**Study text**
______

BUNDLED REBATES AS EXCLUSION RATHER THAN PREDATION

Timothy J. Brennan*

Correspondence: * Professor, Public Policy and Economics, University of Maryland Baltimore County, and Senior Fellow, Resources for the Future. E-mail: brennan{at}umbc.edu

Prevailing tests for whether bundled rebate programs are anticompetitive, including the recent Antitrust Modernization Commission Recommendation 17, are based on whether some incremental or total price in the rebate program is less than some appropriate incremental cost. This test presumes that rebate programs, and exclusionary conduct more generally, should be treated like predation cases. It errs in treating the buyers as end users rather than competing complement providers, as they are in all of the leading U.S. and Canadian cases. Rebate programs should be assessed on the basis of whether they raise the price of a complement, such as retailing or distribution. This suggests a different two-prong test: Does the rebate cover a competitively significant share of a complement market? If so, what effect does the rebate have on the price that rivals have to pay to obtain the complement? This test allows the use of merger guideline approaches, ignores (for the most part) cost comparisons, and does not require prior dominance in the primary market. An assessment of this approach examines when practices are exclusionary, compares rebates to exclusive dealing, distinguishes exclusionary from predatory rebates, critiques "profit sacrifice" approaches to exclusion, and proposes share-based remedies to recognize vertical efficiencies.

______

**Raw data**
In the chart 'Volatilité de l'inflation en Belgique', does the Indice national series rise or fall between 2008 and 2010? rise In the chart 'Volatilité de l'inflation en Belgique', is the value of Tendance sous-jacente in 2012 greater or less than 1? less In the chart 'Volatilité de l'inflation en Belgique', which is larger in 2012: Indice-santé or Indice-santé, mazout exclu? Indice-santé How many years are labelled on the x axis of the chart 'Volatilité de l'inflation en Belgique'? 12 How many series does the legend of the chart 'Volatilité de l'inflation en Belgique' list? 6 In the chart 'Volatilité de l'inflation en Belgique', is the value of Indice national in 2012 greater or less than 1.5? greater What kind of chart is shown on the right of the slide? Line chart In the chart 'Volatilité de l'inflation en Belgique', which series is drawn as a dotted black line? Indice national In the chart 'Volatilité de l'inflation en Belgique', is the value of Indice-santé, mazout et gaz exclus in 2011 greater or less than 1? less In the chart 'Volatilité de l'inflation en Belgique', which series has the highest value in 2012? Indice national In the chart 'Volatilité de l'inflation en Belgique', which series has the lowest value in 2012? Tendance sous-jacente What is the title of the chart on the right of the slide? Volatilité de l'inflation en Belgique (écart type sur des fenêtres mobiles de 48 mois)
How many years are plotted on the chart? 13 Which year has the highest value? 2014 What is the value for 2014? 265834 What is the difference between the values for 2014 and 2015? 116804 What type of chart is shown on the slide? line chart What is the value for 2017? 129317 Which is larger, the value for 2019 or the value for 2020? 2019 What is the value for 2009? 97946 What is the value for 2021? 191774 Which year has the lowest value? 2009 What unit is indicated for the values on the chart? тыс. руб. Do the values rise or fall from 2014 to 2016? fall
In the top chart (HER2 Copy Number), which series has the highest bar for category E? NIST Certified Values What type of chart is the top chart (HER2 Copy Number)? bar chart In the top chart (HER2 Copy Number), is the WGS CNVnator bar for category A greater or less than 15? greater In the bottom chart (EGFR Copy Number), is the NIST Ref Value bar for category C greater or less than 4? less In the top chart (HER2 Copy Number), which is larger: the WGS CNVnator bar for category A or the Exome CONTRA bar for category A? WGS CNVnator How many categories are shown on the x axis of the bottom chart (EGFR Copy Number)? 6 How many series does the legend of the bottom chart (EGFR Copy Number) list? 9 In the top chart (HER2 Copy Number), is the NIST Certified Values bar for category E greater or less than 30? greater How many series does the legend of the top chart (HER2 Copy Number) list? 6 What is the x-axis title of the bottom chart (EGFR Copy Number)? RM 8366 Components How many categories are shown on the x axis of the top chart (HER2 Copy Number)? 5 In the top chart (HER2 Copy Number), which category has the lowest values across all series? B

______

**Activity list**
[a] Answer each question from the abstract on bundled rebates:
(i) At which university is the author a professor?
(ii) Which recommendation of the Antitrust Modernization Commission does the abstract name?
(iii) What are the two prongs of the test the abstract proposes?
[b] Using the abstract on bundled rebates, explain in one to three sentences why the prevailing tests err.
[c] List everything that the abstract on bundled rebates says its assessment of the proposed approach does.

**Solutions to the exercise**
[a]
(i) University of Maryland Baltimore County.
(ii) Recommendation 17.
(iii) Whether the rebate covers a competitively significant share of a complement market, and if so, what effect the rebate has on the price that rivals have to pay to obtain the complement.

[b] The prevailing tests treat the buyers in rebate programs as end users. In all of the leading U.S. and Canadian cases, however, those buyers are competing complement providers, so the programs should be judged by whether they raise the price of a complement such as retailing or distribution.

[c]
- Examines when practices are exclusionary
- Compares rebates to exclusive dealing
- Distinguishes exclusionary from predatory rebates
- Critiques "profit sacrifice" approaches to exclusion
- Proposes share-based remedies to recognize vertical efficiencies